Rangkuman Etika Kep Dan Hukum Kes
Rangkuman Etika Kep Dan Hukum Kes
OTONOMI
BENEFICENCE
Selalu mengupayakan tiap keputusan dibuat berdasarkan keinginan untuk melakukan yg terbaik dan tidak
merugikan klien -> bermanfaat untuk menolong pasien. Resiko yang mungkin timbul dikurangi sampai
seminimal mungkin dan memaksimalkan manfaat bagi pasien.
NON MALEFICENCE
Tindakan dan pengobatan harus berpedoman “Primum non nocere” (yg paling utama adalah jangan
merugikan)
Tidak melukai atau tidak menimbulkan bahaya/ cidera bagi orang lain / klien
Prinsip untuk tidak melukai orang lain berbeda & lebih keras daripada prinsip untuk melakukan yang
terbaik
Resiko fisik, psikologis maupun sosial akibat tindakan dan pengobatan yg akan dilakukan hendaknya
seminimal mungkin
VERACITY
Dokter dan Perawat hendaknya mengatakan secara jujur & jelas apa yang akan dilakukan serta akibat yg
dapat terjadi. Dlm memberikan informasi disesuaikan dg tingkat pendidikan pasien.
CONFIDENTIALITY
Dokter & perawat harus menghormati “privacy” dan kerahasiaan pasien, meskipun penderita telah
meninggal.
JUSTICE (KEADILAN)
Prinsip moral adil adalah untuk semua individu tindakan yang dilakukan untuk semua orang sama
Tindakan yang sama tidak selalu identic
Persamaan berarti mempunyai konstribusi yang relatif sama untuk kebaikan kehidupan seseorang
Dokter & pearwat harus berlaku adil, & tdk berat sebelah
Tanggung jawab besar seorang perawat adalah meningkatkan kesehatan, mencegah penyakit, memulihkan
kesehatan, dan meminimalkan penderitaan. Untuk mencapai itu perawat harus memiliki komitmen menepati
janji dan menghargai komitmennya kepada orang lain.

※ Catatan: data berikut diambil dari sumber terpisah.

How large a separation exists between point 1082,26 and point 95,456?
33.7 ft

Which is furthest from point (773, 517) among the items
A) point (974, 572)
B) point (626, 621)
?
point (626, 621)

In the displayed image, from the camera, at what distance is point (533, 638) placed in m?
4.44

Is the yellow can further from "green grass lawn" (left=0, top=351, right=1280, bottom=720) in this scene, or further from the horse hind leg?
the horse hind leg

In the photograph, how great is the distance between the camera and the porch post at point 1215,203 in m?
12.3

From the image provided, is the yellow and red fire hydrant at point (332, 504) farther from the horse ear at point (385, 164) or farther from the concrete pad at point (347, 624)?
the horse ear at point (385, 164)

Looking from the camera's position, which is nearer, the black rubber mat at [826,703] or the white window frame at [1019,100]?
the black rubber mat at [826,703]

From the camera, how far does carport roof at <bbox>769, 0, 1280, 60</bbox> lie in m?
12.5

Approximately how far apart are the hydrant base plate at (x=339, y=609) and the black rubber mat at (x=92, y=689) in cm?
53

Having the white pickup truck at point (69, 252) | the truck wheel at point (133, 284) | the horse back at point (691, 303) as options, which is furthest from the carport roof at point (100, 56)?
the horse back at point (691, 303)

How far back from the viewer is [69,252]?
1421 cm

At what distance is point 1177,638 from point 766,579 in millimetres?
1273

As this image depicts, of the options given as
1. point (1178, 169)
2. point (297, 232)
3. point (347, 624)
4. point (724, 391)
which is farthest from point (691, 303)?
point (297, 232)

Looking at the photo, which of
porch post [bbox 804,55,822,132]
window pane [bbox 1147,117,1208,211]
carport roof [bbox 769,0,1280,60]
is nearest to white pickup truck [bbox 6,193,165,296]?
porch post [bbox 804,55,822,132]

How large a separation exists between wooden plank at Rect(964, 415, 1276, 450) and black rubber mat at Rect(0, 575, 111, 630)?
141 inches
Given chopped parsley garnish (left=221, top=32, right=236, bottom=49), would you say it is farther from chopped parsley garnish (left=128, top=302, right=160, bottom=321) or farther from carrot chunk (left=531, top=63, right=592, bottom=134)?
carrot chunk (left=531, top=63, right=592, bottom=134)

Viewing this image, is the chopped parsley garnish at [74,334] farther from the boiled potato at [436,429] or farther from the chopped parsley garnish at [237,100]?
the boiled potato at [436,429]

Accountability (Akuntabilitas)
Akuntabilitas adalah standar yang pasti bahwa tindakan seorang professional dapat dinilai dalam berbagai
kondisi tanpa terkecuali. Contoh perawat bertanggung jawab pada diri sendiri, profesi, klien, sesame teman
sejawat, karyawan, dan masyarakat. Jika perawat salah memberi dosis obat kepada klien perawat dapat
digugat oleh klien yang menerima obat, dokter yang memberi tugas delegatif, dan masyarakat yang
menuntut kemampuan professional.
Budaya dapat didefinisikan sebagai sifat nonfisik, seperti nilai, kenyakinan,sikap,dan kebiasaan, yang dibagi
bersama oleh sekelompok orang dan diwariskan dari satu generasi ke generasi berikutnya.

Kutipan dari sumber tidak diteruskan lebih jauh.